One fantastic element is that the auto club provides the AA roadwatch service, an invaluable tool that has been on the airwaves since 1972. It is broadcast and picked up by drivers that have utilised the traffic updates function on their car stereos. The constantly updated report covers car crashes, accidents and road closures throughout the country, allowing the driver to update their travel arrangements. In today's fast moving society, the AA is the 'fourth emergency service' and have moved forward tremendously. Heavy duty trucks and vans are still the mainstay of the organisation, but if a vehicle is stuck in a congested area or if the car can be dealt with at the roadside i.e. flat batteries, flat tyres/no petrol, then an AA motorcyclist is dispatched to the scene. The use of two wheels also cuts down response times and improves the service provided to the customers.

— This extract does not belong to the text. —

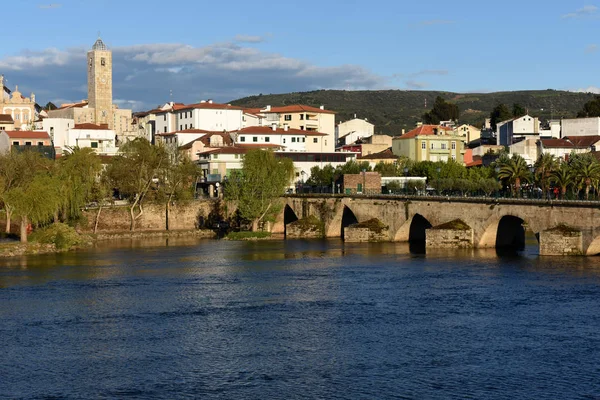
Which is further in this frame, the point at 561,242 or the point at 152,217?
the point at 152,217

Before planning a long distance journey or tour that the driver has never undertaken, a route will have to be planned in advance. If the driver is a unsure of how to use a computer, then AA maps will be the first port of call to start their trip. The roadmaps can be purchased from most good shops, garages and car speciality outlets and is relatively easy to us. For a drive from Glasgow to London, the driver will plot a course using the AA map route grid reference system and detailed descriptions to get them precisely to their destination, and back if need be. Although for those who can use computers, the AA website, Theaa.com, gives the user access to the AA routeplanner which covers the UK, Ireland and Europe. How to use the map One puts their starting and finishing address in to the system and plots the course, which the user can write down or print for themselves or their navigator. The site also gives information on traffic news, maps and accommodation and encompasses everything a car owner will require: insurance, breakdown cover, driving school, AA shop et al. Of course, if you have it, the AA sat-nav and software can be programmed in seconds to plot the relevant course and destination with just a touch of some buttons.
Before you go:
A few simple check before starting a long journey is necessary: Are AA maps, driving licence, road tax and insurance for your car up-to-date? Is the car roadworthy with fuel, water and oil? Is breakdown UK assistance with RAC motoring or the AA covered?